American surgeons at Johns Hopkins Hospital in Baltimore have created history by performing the world’s first penis transplant on an serviceman whose genitals were blown off in an explosion in Afghanistan.

A team of nine plastic surgeons and two urological surgeons performed the 14-hour surgery on March 26.

The entire penis, scrotum (without testicles) and partial abdominal wall from a deceased donor was transplanted on the soldier.

In his reaction to the transplant, the soldier said, “It’s a real mind-boggling injury to suffer, it is not an easy one to accept. When I first woke up, I felt finally more normal… a level of confidence as well. Confidence… like finally I’m okay now.”

The anonymous soldier will be released from hospital later this week. He will get the feeling back in his penis in about six months.

“We are optimistic that he will regain near-normal urinary and sexual functions following full recovery,’’ said Dr W.P. Andrew Lee who is professor and director of plastic and reconstructive surgery at the Johns Hopkins University School of Medicine.
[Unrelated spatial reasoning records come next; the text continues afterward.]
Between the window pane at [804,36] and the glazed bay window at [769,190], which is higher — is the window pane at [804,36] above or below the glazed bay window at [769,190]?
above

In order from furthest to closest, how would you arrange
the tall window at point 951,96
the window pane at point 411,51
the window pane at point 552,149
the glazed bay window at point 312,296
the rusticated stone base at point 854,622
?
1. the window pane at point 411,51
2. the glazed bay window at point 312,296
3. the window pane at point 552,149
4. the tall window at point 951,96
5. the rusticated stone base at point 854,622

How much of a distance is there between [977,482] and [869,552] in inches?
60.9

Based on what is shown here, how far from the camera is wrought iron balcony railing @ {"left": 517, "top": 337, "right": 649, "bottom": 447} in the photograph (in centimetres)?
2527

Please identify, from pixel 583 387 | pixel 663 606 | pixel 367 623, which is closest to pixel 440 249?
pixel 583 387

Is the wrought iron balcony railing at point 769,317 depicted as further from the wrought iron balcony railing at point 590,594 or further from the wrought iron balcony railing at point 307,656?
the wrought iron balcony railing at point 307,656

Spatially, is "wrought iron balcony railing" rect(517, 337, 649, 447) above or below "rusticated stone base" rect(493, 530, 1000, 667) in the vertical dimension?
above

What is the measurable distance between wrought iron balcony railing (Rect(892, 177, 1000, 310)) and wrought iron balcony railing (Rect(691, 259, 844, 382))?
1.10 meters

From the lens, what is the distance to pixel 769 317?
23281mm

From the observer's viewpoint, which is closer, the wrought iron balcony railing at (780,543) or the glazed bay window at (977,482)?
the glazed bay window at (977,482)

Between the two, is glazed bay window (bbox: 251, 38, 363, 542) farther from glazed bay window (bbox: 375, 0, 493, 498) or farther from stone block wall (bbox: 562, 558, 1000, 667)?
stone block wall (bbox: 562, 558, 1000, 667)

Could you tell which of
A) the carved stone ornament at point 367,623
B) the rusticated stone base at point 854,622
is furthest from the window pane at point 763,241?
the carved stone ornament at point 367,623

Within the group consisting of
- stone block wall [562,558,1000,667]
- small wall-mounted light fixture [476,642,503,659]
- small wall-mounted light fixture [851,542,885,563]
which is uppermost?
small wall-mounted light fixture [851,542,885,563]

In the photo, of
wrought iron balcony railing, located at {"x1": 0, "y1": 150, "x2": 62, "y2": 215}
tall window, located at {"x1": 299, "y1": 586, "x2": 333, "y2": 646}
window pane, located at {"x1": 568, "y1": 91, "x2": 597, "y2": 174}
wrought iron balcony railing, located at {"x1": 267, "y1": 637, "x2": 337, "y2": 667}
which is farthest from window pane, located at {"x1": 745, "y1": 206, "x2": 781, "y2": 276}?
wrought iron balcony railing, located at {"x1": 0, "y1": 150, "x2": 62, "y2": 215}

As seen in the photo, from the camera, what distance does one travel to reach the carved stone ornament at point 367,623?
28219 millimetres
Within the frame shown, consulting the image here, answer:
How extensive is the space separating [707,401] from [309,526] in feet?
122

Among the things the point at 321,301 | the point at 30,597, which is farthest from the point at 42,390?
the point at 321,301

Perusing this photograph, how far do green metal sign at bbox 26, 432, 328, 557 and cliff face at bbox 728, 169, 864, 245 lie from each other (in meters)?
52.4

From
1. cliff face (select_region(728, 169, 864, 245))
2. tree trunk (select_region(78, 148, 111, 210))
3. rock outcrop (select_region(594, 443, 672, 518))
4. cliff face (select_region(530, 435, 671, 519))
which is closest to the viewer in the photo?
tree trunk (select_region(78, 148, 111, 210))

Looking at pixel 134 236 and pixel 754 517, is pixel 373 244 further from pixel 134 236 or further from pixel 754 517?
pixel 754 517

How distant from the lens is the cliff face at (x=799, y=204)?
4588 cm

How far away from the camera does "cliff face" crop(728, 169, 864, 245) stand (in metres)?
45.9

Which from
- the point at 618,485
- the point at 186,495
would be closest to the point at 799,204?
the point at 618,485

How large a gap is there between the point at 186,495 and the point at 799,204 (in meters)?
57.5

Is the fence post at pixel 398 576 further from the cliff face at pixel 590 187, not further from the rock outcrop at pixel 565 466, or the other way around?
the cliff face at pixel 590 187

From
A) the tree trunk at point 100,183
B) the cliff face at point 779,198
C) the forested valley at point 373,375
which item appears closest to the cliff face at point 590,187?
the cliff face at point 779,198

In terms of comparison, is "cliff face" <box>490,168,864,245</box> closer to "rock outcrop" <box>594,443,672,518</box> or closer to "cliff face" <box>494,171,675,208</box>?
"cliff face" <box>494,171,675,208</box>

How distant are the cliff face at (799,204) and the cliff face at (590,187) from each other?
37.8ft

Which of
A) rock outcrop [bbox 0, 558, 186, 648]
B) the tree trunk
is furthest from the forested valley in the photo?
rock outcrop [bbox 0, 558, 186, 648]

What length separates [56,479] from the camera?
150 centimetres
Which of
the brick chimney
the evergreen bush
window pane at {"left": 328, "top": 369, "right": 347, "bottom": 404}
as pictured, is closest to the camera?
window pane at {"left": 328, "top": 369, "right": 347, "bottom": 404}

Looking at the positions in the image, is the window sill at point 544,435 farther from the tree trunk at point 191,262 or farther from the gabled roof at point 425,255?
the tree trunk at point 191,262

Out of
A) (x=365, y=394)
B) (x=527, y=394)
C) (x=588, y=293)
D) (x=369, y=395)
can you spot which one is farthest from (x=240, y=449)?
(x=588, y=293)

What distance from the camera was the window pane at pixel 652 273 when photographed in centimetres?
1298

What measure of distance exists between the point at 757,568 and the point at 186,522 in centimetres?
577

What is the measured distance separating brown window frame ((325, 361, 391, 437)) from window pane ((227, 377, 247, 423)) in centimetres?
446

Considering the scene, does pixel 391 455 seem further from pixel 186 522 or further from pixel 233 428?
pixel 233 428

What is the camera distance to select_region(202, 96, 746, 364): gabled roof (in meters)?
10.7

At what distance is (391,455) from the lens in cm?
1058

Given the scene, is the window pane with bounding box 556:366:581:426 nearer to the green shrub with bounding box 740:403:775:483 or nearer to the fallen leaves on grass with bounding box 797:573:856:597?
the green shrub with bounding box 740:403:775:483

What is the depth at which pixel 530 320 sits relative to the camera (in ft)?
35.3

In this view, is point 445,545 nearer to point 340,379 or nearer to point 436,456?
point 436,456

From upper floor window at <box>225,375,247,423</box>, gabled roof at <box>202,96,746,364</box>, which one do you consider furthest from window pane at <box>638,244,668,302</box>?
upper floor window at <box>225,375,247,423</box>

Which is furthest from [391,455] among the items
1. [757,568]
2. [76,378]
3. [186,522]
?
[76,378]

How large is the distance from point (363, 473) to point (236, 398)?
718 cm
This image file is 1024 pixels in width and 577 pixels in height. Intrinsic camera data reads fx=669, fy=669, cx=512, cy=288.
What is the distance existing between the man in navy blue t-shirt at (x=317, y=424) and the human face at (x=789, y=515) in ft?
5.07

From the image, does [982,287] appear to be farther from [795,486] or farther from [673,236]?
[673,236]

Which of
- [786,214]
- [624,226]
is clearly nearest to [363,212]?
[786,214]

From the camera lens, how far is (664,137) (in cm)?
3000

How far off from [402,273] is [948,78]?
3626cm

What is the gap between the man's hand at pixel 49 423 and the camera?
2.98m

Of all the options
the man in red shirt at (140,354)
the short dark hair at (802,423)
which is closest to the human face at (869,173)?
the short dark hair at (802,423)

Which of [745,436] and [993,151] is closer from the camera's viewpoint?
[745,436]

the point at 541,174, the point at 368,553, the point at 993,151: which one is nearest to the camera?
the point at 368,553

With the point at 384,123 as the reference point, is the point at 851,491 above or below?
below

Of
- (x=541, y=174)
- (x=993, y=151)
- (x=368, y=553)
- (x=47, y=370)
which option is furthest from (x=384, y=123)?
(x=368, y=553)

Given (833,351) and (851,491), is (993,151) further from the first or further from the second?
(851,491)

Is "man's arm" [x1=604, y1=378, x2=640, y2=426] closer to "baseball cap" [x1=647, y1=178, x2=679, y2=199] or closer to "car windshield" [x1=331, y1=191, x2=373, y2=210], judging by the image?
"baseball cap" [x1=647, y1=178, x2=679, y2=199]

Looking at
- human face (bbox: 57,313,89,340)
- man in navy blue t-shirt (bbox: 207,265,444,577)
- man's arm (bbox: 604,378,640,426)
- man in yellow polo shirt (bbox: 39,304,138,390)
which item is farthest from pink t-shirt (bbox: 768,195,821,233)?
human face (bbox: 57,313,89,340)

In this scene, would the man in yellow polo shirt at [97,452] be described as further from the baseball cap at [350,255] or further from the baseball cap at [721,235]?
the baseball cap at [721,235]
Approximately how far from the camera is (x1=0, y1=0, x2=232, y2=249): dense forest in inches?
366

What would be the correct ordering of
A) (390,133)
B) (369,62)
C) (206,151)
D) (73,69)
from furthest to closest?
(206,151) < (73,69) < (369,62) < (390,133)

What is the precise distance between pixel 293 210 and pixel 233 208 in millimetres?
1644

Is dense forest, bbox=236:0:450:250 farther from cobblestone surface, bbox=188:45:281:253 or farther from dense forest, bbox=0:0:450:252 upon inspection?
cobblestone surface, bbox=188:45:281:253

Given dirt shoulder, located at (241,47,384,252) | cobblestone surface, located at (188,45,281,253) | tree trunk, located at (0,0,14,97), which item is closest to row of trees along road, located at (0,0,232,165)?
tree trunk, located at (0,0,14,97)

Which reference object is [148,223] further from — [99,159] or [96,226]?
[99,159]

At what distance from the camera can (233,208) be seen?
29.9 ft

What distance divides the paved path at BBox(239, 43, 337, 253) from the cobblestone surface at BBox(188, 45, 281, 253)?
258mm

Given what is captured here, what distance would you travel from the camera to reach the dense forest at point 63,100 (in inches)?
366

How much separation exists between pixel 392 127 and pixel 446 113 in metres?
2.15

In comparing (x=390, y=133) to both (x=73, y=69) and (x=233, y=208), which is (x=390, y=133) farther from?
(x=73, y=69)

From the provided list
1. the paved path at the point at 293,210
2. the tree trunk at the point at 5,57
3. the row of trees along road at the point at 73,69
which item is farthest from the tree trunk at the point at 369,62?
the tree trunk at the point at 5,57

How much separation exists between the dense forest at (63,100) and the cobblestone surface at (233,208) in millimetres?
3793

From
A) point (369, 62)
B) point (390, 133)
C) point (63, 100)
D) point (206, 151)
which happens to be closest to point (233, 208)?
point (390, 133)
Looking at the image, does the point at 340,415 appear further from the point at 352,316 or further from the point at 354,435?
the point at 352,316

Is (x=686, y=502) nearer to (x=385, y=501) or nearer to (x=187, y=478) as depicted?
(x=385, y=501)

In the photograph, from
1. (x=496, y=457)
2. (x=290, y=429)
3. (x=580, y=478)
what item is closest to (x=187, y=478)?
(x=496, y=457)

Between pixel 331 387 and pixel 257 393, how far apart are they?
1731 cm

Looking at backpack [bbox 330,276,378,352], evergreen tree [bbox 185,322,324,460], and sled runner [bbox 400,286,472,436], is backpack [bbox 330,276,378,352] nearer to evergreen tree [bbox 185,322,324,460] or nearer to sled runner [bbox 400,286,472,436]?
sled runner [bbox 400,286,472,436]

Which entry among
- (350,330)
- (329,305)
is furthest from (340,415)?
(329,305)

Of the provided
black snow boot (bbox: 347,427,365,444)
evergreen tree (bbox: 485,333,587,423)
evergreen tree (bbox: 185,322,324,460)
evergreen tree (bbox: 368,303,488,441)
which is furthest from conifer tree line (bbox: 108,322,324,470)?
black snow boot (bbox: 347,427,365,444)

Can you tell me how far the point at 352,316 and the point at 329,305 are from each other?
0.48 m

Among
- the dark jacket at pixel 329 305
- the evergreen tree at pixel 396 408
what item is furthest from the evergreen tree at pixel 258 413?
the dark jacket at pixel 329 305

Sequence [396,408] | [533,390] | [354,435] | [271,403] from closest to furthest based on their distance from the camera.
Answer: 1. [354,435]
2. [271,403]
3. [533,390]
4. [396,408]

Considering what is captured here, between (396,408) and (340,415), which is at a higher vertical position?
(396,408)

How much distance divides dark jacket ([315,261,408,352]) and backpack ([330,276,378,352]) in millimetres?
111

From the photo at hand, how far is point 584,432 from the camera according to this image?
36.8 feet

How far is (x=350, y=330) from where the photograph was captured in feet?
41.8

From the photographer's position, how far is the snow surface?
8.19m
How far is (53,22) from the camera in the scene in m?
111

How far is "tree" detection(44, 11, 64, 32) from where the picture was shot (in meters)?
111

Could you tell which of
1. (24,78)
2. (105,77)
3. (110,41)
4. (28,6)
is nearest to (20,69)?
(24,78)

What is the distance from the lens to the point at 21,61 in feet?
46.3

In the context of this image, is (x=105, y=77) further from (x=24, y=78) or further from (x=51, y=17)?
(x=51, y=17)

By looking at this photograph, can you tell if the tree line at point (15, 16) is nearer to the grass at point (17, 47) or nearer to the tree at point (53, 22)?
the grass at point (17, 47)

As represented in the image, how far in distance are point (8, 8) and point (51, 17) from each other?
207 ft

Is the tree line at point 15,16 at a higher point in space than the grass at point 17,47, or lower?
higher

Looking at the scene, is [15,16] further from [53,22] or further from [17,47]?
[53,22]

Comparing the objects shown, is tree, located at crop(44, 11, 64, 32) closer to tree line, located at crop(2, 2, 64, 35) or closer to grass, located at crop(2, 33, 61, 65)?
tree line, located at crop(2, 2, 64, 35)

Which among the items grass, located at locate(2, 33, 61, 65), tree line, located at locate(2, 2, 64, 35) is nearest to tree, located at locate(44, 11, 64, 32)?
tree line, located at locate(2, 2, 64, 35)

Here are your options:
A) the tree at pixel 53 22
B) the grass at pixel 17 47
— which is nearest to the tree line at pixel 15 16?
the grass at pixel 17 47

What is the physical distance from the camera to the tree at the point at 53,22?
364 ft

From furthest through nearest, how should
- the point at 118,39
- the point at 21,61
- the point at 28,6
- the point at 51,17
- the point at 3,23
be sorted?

How surgeons at Johns Hopkins Hospital performed penis and scrotum transplant
How surgeons at Johns Hopkins Hospital performed penis and scrotum transplant

But the soldier will NOT get back his fertility because his testicles have not been restored through the transplant surgery.

The doctors said his testicles were not restored for ethical reasons because the sperm in his case would have been produced from the transplanted tissue of the deceased donor. Which means if his testicles were restored and he had a baby, that baby won’t be his baby but of the deceased donor.

Explaining this, plastic surgeon Damon Cooney said the soldier’s testicles were not transplanted because it would have involved transplanting germline tissue that generates sperm. In case, the surgeons had transplanted the soldier’s germline tissue from the donor, the ability of the soldier “to have children would result in genetic material being transmitted from the donor of the transplanted tissue to the recipient’s offspring.’’

Doctors said the soldier would need a prosthesis implant to achieve an erection, but that comes with a much higher rate of infection.

Though successful penis transplant have been performed in South Africa and Boston previously, Johns Hopkins surgeons say their operation is very different.

“Our transplant is different because it’s a much larger piece of tissue’’ and it involved reconnecting three arteries, four veins and two nerves,” according to Johns Hopkins plastic surgeon Dr Richard Redett.